— Records for the task —
· · · · ·

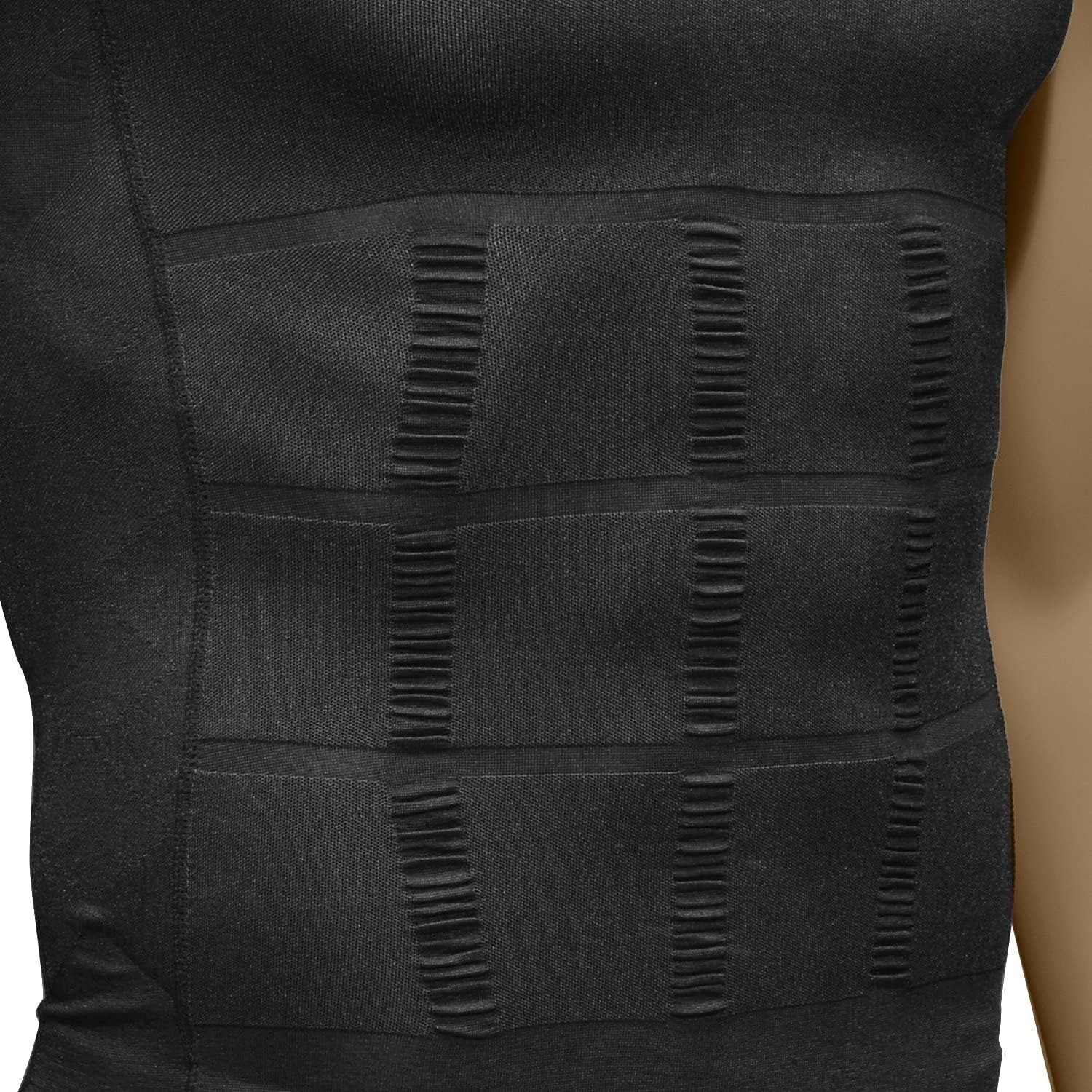 Men 3 Pack Body Shaper Slimming Tummy Vest Compression Shirts Tank Top Shapewear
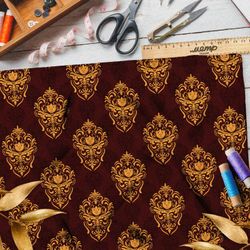 Ткань оксфорд 600 симметричный золотой узор на бордовом фоне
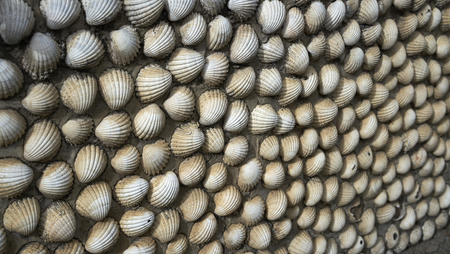 Tazones shells facades of Asturias in Spainの写真素材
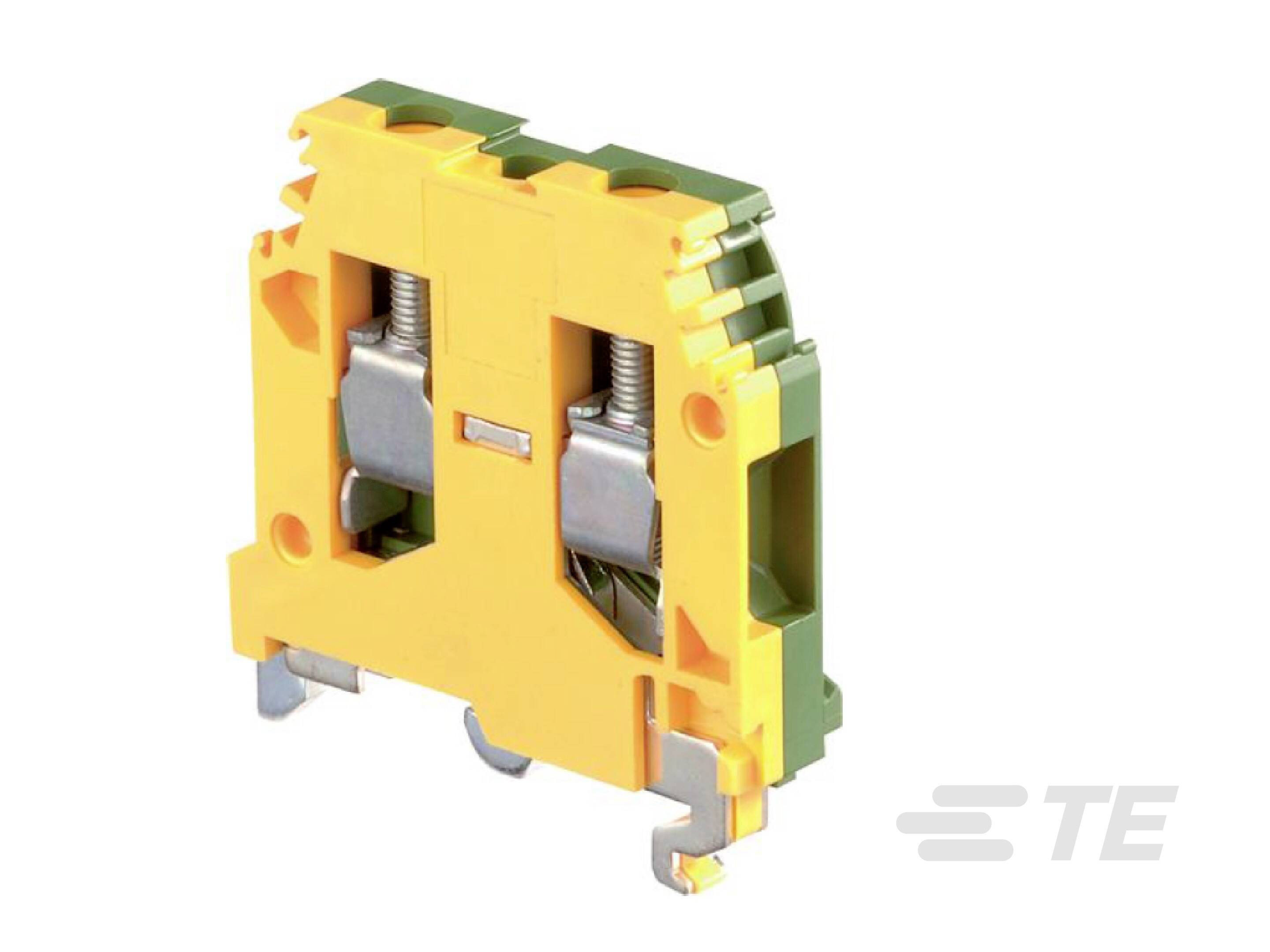 Gelb-grüner elektrischer Klemmblock mit metallischen Klemmen, verwendet zur sicheren Verbindung von Kabeln in elektrischen Schaltungen.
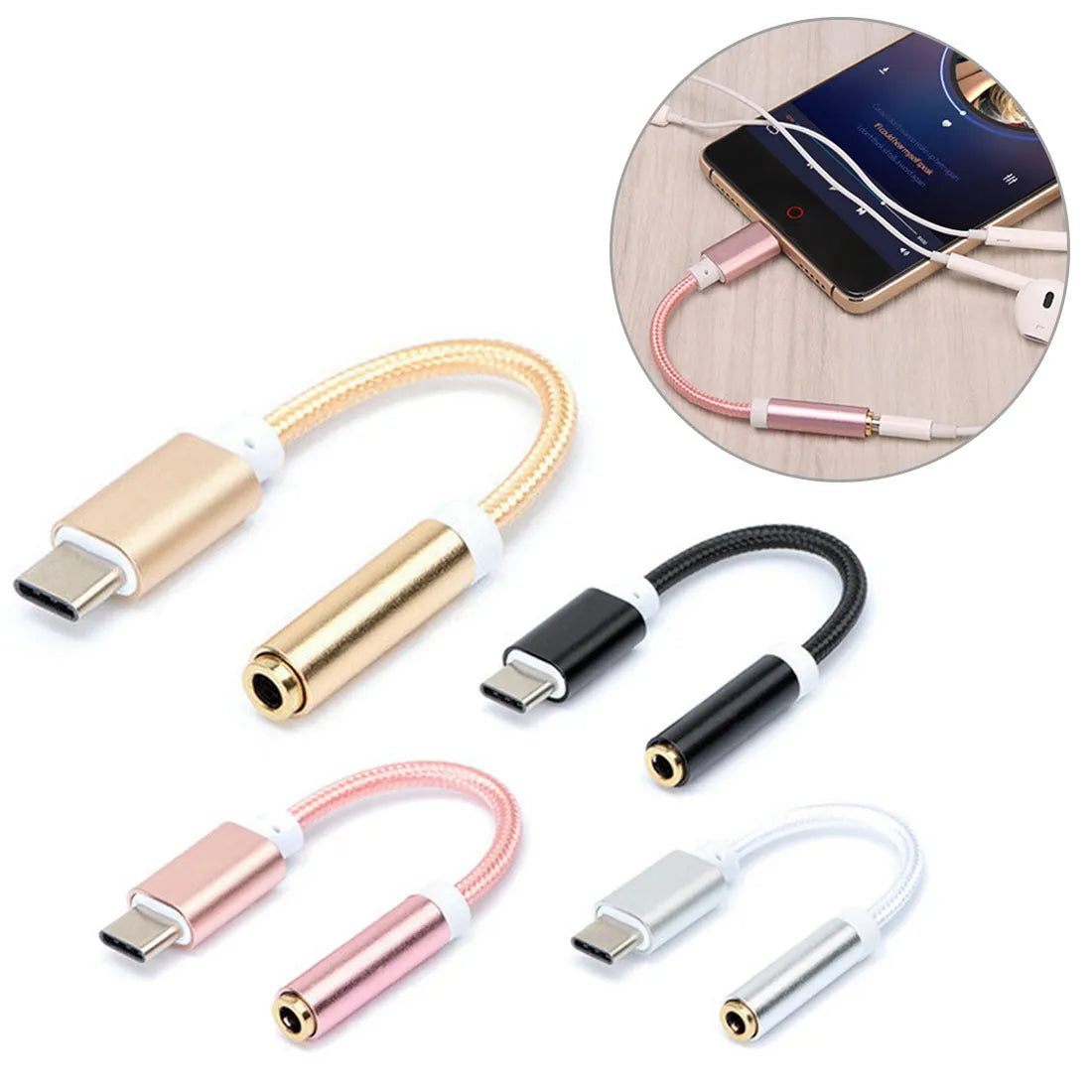 Weaving Type-C to 3.5mm headphone adapter cable in metallic colours with nylon braid.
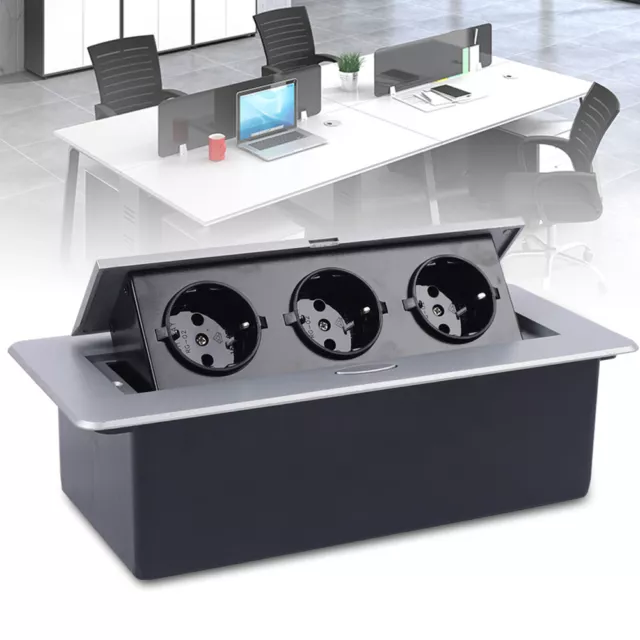Mehrfachsteckdose 3 Fach Versenkbare Einbau-Tisch-Steckdose für Büro Werkstatt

· · · · ·

— Problem requirements —
For each entry above, write it out again exactly but leave out any picture.

— Output below —
 Men 3 Pack Body Shaper Slimming Tummy Vest Compression Shirts Tank Top Shapewear
 Ткань оксфорд 600 симметричный золотой узор на бордовом фоне
 Tazones shells facades of Asturias in Spainの写真素材
 Gelb-grüner elektrischer Klemmblock mit metallischen Klemmen, verwendet zur sicheren Verbindung von Kabeln in elektrischen Schaltungen.
 Weaving Type-C to 3.5mm headphone adapter cable in metallic colours with nylon braid.
Mehrfachsteckdose 3 Fach Versenkbare Einbau-Tisch-Steckdose für Büro Werkstatt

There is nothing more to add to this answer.